We use a 3-state model with heterogeneous sampling rates to test SAASI’s ability to handle sampling bias:

# Define birth-death-sampling parameters
demo_pars <- data.frame(
  state = c("1", "2", "3"),
  root_prior = c(1/3, 1/3, 1/3),
  lambda = c(3, 1.5, 1.5),        # Birth rate, also varies across states
  mu = c(0.1, 0.1, 0.1),          # Death rate
  psi = c(0.1, 1.0, 1.0)          # Sampling rate (heterogeneous!)
)

# Define transition rate matrix Q
demo_Q <- matrix(0.3, 3, 3)
diag(demo_Q) <- -0.6
rownames(demo_Q) <- c("1", "2", "3")
colnames(demo_Q) <- c("1", "2", "3")

Key feature: State 1 has a sampling rate of 0.1, while states 2 and 3 have sampling rates of 1.0. This creates sampling bias that SAASI is designed to handle.

Single Simulation Example

First, let’s demonstrate a single simulation to understand the workflow:

set.seed(123)

# Generate tree with built-in post-processing
phy <- sim_bds_tree(
  params_df = demo_pars,
  q_matrix = demo_Q,
  x0 = 1,                    # Start at state 1
  max_taxa = 500,            # Initial tree size
  max_t = 50,                # Maximum time depth
  min_tip = 100              # Minimum tips after post-processing
)

Extract true ancestral states (ground truth):

# The true internal node states are stored in node.state
true_states <- phy$node.state

Run SAASI to infer ancestral states:

# Run SAASI

saasi_result <- saasi(phy = phy,        # phylogenetic tree
                      Q = demo_Q,       # transition rate matrix
                      pars = demo_pars)

Calculate accuracy:

predicted_states <- apply(saasi_result, 1, which.max)

# Calculate accuracy
accuracy <- mean(predicted_states == true_states)
cat("Accuracy for this simulation:", round(accuracy, 3), "\n")
#> Accuracy for this simulation: 0.9

Comparison to ace

In contrast, standard tools are not designed to account for differences in sampling. Inferring ancestral states with ace:

ace_result = ace(phy$tip.state, phy, type="d")
ace_predictions = apply(ace_result$lik.anc, 1, which.max)

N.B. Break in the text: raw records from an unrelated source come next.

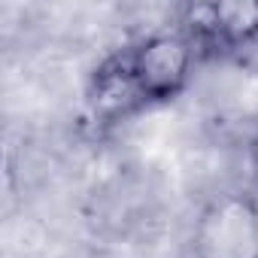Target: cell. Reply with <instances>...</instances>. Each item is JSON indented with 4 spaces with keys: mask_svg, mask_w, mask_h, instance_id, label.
Wrapping results in <instances>:
<instances>
[{
    "mask_svg": "<svg viewBox=\"0 0 258 258\" xmlns=\"http://www.w3.org/2000/svg\"><path fill=\"white\" fill-rule=\"evenodd\" d=\"M195 258H258V204L243 191L216 195L191 231Z\"/></svg>",
    "mask_w": 258,
    "mask_h": 258,
    "instance_id": "cell-2",
    "label": "cell"
},
{
    "mask_svg": "<svg viewBox=\"0 0 258 258\" xmlns=\"http://www.w3.org/2000/svg\"><path fill=\"white\" fill-rule=\"evenodd\" d=\"M85 103L94 121L100 124H115L131 118L134 112L146 109L131 64H127V49H115L109 52L88 76V91H85Z\"/></svg>",
    "mask_w": 258,
    "mask_h": 258,
    "instance_id": "cell-4",
    "label": "cell"
},
{
    "mask_svg": "<svg viewBox=\"0 0 258 258\" xmlns=\"http://www.w3.org/2000/svg\"><path fill=\"white\" fill-rule=\"evenodd\" d=\"M249 158H252V167L258 173V127H255V134L249 137Z\"/></svg>",
    "mask_w": 258,
    "mask_h": 258,
    "instance_id": "cell-5",
    "label": "cell"
},
{
    "mask_svg": "<svg viewBox=\"0 0 258 258\" xmlns=\"http://www.w3.org/2000/svg\"><path fill=\"white\" fill-rule=\"evenodd\" d=\"M201 52H237L258 43V4L225 0V4H195L182 10L179 28Z\"/></svg>",
    "mask_w": 258,
    "mask_h": 258,
    "instance_id": "cell-3",
    "label": "cell"
},
{
    "mask_svg": "<svg viewBox=\"0 0 258 258\" xmlns=\"http://www.w3.org/2000/svg\"><path fill=\"white\" fill-rule=\"evenodd\" d=\"M124 49L137 91L146 106L170 103L188 88L198 49L182 31H155Z\"/></svg>",
    "mask_w": 258,
    "mask_h": 258,
    "instance_id": "cell-1",
    "label": "cell"
}]
</instances>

Let’s plot the truth, the ace predictions and the saasi predictions:

true_result = 0*saasi_result
for (k in 1:nrow(true_result)) { true_result[k, true_states[k]] = 1 }
op <- par(mfrow = c(1, 3), mar = c(1, 1, 3, 1), oma = c(0, 0, 0, 0))
on.exit(par(op), add = TRUE)
plot_saasi(phy, true_result, tip_cex = 1, node_cex = 1, res = 900); title("Truth")
plot_saasi(phy, saasi_result, tip_cex = 1, node_cex = 1, res = 900); title("SAASI")
plot_saasi(phy, ace_result$lik.anc, tip_cex = 1, node_cex = 1, res = 900); title("ACE")

SAASI is much closer to the truth than ace, because it accounts for lower sampling in state 1 (red). The consequence of this lower sampling is that (of course) red tips are less well-represented in the tree than they are in the process that created the tree. Even if the observed tips are in states 2 and 3, the internal nodes giving rise to them might well be in state 1. SAASI correctly estimates many red internal nodes in the top and bottom portions of the tree, whereas ace’s simpler discrete trait phylogeography model does not. This is because SAASI’s likelihood computation accounts for the fact that a clade with a red ancestor is still likely to have quite a few green and blue tips in it, since these are sampled at a higher rate than red tips.